Jacopo Barigazzi, su L’inchiesta, ci chiarisce il perché del differenziale tra i titoli italiani e quelli tedeschi, tramite le parole di Berthold Huber, presidente dell’IG metal, il più potente sindacato germanico.
È considerato una delle figure più importanti del mondo industriale, si vanta di avere letto tutto Adam Smith e considera il suo punto di forza il continuare a leggere e studiare, attività per la quale ha ridotto le ore di sonno. Certo per chi ragiona ancora in termini di conflitto permanente fra capitale e lavoro vedere che ad incensarlo sia il Financial Times fa subito arcare il ciglio. Ma per chi invece vuole capire cosa sia affrontare la modernità con la giusta cassetta degli attrezzi allora si consiglia l’intervista sul quotidiano della City a Berthold Huber, presidente dell’IG Metall, il potente sindacato dei metalmeccanici tedeschi con circa 2,25 milioni di iscritti.

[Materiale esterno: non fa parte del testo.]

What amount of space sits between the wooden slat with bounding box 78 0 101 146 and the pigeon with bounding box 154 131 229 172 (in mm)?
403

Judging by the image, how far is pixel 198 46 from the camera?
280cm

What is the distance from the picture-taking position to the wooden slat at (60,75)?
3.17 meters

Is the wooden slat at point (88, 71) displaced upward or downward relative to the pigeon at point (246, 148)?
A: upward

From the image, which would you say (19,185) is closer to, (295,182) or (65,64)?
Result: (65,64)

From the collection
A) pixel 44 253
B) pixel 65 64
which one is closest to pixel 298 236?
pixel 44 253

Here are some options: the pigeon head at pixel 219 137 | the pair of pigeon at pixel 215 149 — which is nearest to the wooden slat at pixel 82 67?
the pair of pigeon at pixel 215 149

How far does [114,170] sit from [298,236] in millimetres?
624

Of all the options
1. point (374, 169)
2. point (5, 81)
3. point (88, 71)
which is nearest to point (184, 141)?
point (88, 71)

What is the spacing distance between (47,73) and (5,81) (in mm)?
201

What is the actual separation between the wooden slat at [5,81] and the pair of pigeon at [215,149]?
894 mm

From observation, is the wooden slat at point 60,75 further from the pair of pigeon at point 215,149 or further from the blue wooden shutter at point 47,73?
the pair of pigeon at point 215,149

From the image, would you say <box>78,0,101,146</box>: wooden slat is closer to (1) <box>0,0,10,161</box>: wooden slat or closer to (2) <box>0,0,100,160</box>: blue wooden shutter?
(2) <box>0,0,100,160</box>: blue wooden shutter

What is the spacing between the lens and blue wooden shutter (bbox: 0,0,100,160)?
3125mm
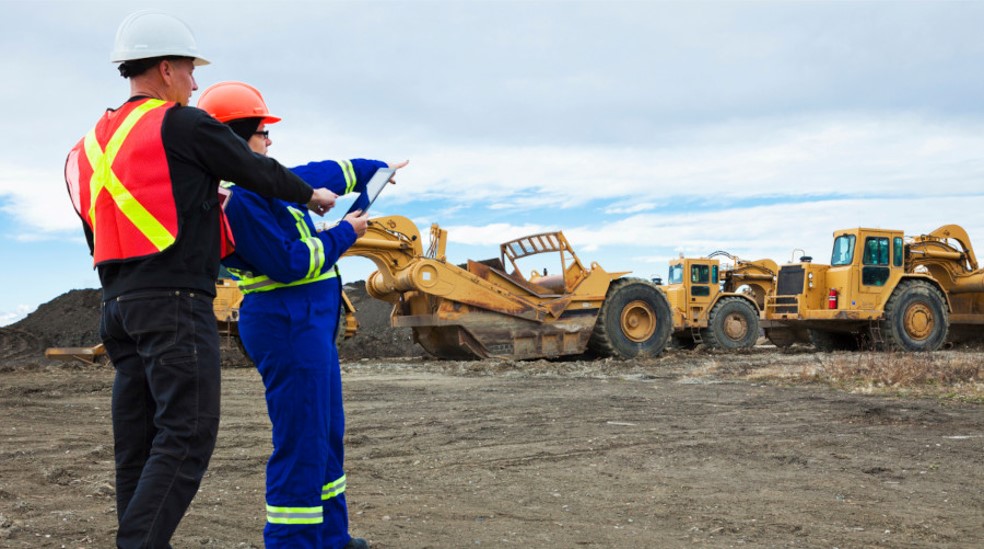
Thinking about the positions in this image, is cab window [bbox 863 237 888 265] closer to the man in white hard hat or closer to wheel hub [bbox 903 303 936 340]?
wheel hub [bbox 903 303 936 340]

La prima a leggerla dovrebbe essere Susanna Camusso, seguita da Landini e poi a ruota da quegli industriali italiani che vedono nella Mitbestimmung – il sistema di codecisione fra sindacati e aziende – il fumo negli occhi mentre è lo stesso Huber a spiegare che «se dai diritti alla gente, quella si prende delle responsabilità ecco cosa ci ha insegnato la Mitbestimmung».
Detto questo sentite come ragione Herr Huber: «Una grande parte della nostra formula salariale è sempre la produttività – e aggiunge la stoccata – non è la stessa cosa in altre nazioni». Parlando dei colleghi spagnoli, ma il discorso lo si potrebbe facilmente trasferire anche a quelli italiani, dice che da quelle parti il movimento sindacale è stato complice in un’eccessiva protezione di chi ha già un lavoro facendo pagare il prezzo ai giovani in cerca di prima occupazione, anche se «questo farà forse arrabbiare i sindacati spagnoli, ma è così».